First, you need an infinite output for a noncomputable real; any
finite string is of course computable.  So it seems a bit dicey to
assert that there is an experiment which could determine this, or that
a physical machine can calculate a noncomputable real, since
presumably that would mean it would have to output an infinite number
of digits.

But suppose we go down the rabbit hole and allow machines to go on
forever, etc. etc.  Still you don't need Church's thesis false to set
up your experiment, as we can "calculate" physically a definable but
noncomputable real number even if Church's Thesis is still true.

Consider two ("real") finite-state machines which communicate with
each other.  The first machine alternates between states q0 and q1, as
does the second.  In state q0 the first machine communicates with the
second and determines what state it is in.  In state q1 it outputs i
if the second machine was in state qi.  Suppose further that the first
machine takes exactly r1 time units to complete every step, and the
second exactly r2 time units.  It is clear that what the first machine
outputs will depend on their respective operating speeds, and indeed
depend on the ratio r1/r2.  For instance, if r1/r2 = 1, then the
sequence will be all 0's.  And if r1/r2 = 0.5--i.e. the first machine
is exactly twice as fast as the second machine--then the sequence will
alternate 0's and 1's.
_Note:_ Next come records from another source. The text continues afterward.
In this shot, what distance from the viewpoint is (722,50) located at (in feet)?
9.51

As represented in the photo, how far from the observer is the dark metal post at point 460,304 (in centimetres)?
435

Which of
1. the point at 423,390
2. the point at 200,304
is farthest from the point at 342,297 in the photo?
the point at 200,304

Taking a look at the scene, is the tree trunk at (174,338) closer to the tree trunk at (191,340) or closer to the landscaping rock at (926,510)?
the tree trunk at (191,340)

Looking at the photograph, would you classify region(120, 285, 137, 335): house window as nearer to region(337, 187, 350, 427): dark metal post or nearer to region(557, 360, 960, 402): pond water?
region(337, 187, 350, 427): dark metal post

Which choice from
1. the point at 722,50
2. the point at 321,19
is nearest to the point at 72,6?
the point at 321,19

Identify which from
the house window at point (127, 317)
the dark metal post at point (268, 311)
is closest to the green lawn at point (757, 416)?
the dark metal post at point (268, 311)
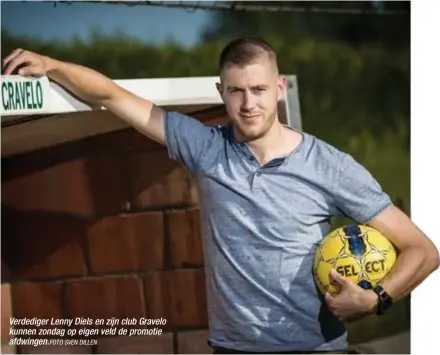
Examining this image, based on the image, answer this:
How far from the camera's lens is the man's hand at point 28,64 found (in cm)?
249

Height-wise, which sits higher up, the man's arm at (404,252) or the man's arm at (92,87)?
the man's arm at (92,87)

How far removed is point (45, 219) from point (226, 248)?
54cm

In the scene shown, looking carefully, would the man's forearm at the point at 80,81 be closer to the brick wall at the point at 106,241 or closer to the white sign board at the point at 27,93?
the white sign board at the point at 27,93

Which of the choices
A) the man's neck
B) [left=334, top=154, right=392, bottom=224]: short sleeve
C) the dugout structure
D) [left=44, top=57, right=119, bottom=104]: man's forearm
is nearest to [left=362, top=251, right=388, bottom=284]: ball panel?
[left=334, top=154, right=392, bottom=224]: short sleeve

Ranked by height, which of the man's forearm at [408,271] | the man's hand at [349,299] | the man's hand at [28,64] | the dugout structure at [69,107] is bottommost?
the man's hand at [349,299]

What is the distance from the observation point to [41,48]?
102 inches

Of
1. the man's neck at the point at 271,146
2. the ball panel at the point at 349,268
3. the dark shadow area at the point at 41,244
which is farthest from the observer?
the dark shadow area at the point at 41,244

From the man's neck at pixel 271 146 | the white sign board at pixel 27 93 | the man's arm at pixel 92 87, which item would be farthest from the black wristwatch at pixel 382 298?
the white sign board at pixel 27 93

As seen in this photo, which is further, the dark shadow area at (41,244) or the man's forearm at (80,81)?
the dark shadow area at (41,244)

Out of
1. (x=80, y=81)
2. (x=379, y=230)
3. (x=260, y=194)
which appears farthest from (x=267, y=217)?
(x=80, y=81)

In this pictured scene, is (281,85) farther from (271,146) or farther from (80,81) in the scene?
(80,81)

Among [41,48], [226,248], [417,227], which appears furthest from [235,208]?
[41,48]

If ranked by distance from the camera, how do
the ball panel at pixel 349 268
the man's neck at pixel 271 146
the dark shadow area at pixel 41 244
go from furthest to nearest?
the dark shadow area at pixel 41 244
the man's neck at pixel 271 146
the ball panel at pixel 349 268

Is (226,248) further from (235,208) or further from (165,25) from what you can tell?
(165,25)
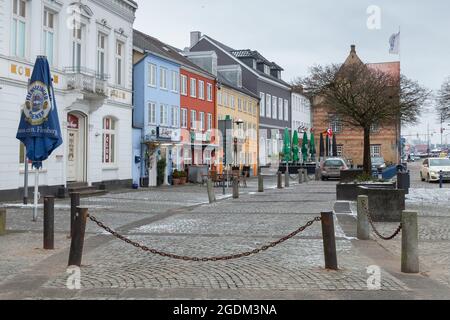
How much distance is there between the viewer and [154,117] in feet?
112

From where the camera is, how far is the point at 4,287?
260 inches

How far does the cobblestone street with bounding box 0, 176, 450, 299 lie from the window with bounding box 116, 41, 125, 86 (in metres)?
15.1

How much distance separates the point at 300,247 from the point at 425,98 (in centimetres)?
1395

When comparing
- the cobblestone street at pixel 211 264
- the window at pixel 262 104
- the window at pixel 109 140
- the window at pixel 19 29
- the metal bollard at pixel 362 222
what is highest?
the window at pixel 262 104

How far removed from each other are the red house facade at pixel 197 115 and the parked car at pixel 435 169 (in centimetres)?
1577

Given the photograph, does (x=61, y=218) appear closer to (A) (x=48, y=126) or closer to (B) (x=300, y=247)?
(A) (x=48, y=126)

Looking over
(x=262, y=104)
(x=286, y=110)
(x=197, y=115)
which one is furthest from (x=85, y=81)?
(x=286, y=110)

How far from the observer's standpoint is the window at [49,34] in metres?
22.1

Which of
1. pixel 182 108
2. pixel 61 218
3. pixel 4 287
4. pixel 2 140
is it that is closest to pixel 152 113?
pixel 182 108

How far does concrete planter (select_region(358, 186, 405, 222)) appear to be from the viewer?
13.1 m

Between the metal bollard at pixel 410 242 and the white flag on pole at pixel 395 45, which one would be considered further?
the white flag on pole at pixel 395 45

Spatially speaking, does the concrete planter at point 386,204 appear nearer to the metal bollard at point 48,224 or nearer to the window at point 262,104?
the metal bollard at point 48,224

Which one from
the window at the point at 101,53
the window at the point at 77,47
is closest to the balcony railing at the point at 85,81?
the window at the point at 77,47

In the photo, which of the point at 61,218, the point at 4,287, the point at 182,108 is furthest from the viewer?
the point at 182,108
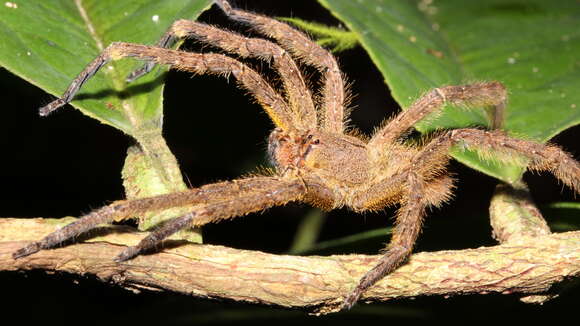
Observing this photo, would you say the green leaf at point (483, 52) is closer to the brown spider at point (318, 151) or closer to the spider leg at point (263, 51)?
the brown spider at point (318, 151)

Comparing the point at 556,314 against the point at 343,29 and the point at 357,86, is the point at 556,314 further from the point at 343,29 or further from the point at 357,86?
the point at 357,86

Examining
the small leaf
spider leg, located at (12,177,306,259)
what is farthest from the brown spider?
the small leaf

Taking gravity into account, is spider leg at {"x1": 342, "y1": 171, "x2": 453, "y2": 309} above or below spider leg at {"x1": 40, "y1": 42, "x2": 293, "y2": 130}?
below

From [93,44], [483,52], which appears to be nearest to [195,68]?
[93,44]

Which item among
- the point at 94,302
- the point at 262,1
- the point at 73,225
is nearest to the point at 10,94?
the point at 94,302

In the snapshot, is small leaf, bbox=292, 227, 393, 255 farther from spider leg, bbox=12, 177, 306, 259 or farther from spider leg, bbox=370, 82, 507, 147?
spider leg, bbox=370, 82, 507, 147

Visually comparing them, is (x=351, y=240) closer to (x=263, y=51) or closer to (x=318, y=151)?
(x=318, y=151)
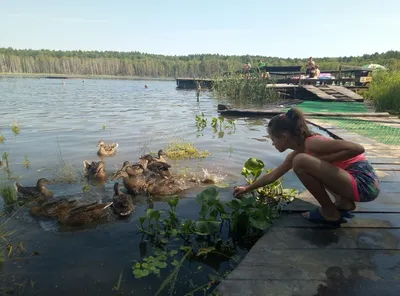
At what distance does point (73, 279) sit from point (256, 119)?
1215 centimetres

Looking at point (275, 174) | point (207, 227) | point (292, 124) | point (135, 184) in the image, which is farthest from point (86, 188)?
point (292, 124)

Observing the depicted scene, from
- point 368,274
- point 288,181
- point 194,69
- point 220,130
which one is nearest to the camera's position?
point 368,274

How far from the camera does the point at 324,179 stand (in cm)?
347

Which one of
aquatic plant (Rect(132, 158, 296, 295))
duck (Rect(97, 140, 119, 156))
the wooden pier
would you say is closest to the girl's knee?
aquatic plant (Rect(132, 158, 296, 295))

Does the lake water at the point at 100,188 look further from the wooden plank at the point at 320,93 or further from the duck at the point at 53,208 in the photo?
the wooden plank at the point at 320,93

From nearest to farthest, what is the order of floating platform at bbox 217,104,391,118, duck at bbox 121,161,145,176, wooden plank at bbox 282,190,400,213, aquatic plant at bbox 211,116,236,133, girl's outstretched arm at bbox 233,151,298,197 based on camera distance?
girl's outstretched arm at bbox 233,151,298,197 → wooden plank at bbox 282,190,400,213 → duck at bbox 121,161,145,176 → aquatic plant at bbox 211,116,236,133 → floating platform at bbox 217,104,391,118

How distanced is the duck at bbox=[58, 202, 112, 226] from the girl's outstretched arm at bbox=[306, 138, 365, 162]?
3.00 meters

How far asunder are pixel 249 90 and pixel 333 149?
18243mm

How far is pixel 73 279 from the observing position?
330 cm

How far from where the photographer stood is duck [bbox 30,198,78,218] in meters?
4.70

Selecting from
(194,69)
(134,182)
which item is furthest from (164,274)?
(194,69)

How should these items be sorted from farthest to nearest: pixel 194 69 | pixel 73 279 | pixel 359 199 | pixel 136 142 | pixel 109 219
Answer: pixel 194 69, pixel 136 142, pixel 109 219, pixel 359 199, pixel 73 279

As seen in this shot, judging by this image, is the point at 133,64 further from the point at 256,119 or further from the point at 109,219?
the point at 109,219

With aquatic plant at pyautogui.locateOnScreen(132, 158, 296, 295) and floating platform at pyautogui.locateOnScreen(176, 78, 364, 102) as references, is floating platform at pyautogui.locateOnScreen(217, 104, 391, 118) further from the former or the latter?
aquatic plant at pyautogui.locateOnScreen(132, 158, 296, 295)
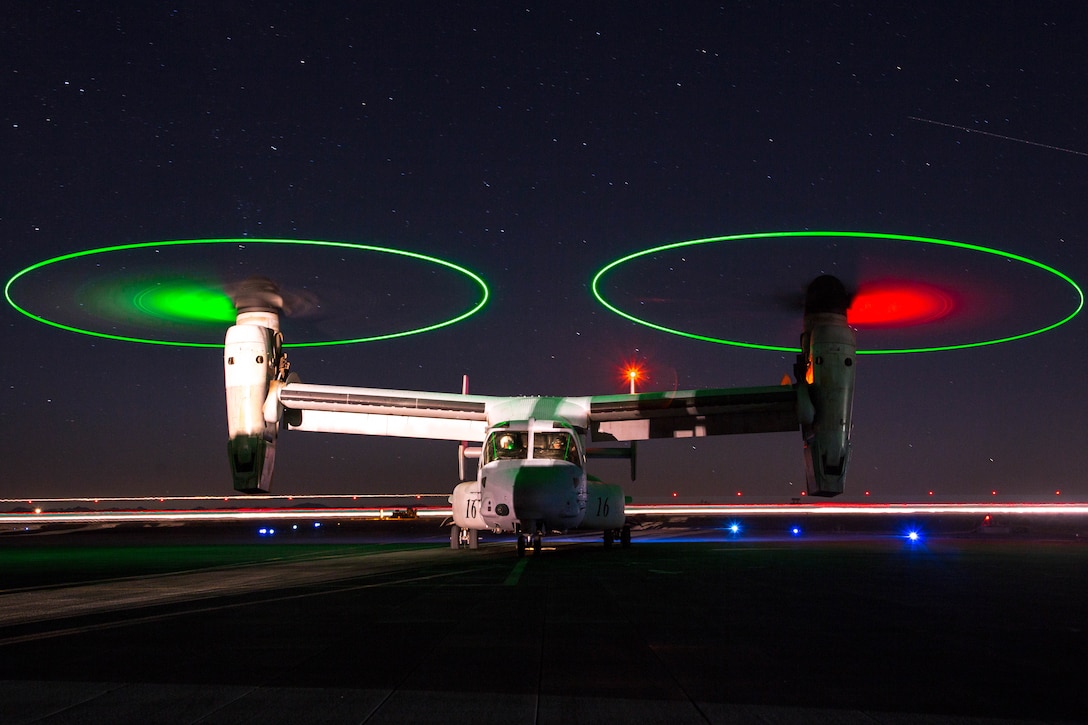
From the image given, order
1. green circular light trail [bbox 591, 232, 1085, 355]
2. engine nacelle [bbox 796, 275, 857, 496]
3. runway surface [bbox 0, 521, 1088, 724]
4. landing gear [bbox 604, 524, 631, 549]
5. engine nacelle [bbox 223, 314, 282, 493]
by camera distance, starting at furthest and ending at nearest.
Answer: landing gear [bbox 604, 524, 631, 549] → engine nacelle [bbox 223, 314, 282, 493] → engine nacelle [bbox 796, 275, 857, 496] → green circular light trail [bbox 591, 232, 1085, 355] → runway surface [bbox 0, 521, 1088, 724]

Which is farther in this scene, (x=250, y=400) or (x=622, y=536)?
(x=622, y=536)

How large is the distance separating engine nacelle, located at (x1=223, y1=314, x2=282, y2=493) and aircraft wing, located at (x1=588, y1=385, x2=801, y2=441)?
10.2m

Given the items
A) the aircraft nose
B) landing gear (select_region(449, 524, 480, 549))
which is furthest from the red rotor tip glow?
landing gear (select_region(449, 524, 480, 549))

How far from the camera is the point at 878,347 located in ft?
99.6

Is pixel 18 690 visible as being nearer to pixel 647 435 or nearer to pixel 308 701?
pixel 308 701

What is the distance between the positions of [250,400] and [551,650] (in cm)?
2268

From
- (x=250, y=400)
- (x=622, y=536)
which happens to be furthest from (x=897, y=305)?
(x=250, y=400)

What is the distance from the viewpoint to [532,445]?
82.0ft

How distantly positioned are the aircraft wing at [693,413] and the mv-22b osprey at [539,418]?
0.12 ft

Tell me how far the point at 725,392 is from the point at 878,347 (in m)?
5.59

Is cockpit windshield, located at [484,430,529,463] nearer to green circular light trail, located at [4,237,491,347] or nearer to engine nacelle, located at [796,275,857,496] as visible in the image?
green circular light trail, located at [4,237,491,347]

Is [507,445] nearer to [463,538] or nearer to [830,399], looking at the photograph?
[463,538]

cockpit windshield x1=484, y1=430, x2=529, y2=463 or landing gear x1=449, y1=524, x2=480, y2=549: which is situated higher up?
cockpit windshield x1=484, y1=430, x2=529, y2=463

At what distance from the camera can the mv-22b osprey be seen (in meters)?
25.1
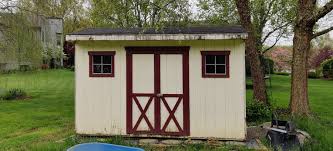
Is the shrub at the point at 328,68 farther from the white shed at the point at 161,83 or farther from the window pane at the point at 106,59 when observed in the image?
the window pane at the point at 106,59

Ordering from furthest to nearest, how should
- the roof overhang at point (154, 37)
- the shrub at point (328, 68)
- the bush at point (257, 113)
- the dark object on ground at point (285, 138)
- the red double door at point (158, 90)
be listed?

If one allows all reals as ratios (and I guess
we can suppose this, since we're down the rabbit hole), then it is
easy to see that a non-computable sequence can be outputted.  Does
this imply that Church's Thesis--that every (intuitively) effective
procedure is Turing computable--is false?  Of course not!  The
procedure being used is not an effective procedure:  it depends on a
quantity r1/r2 which is not effectively determined.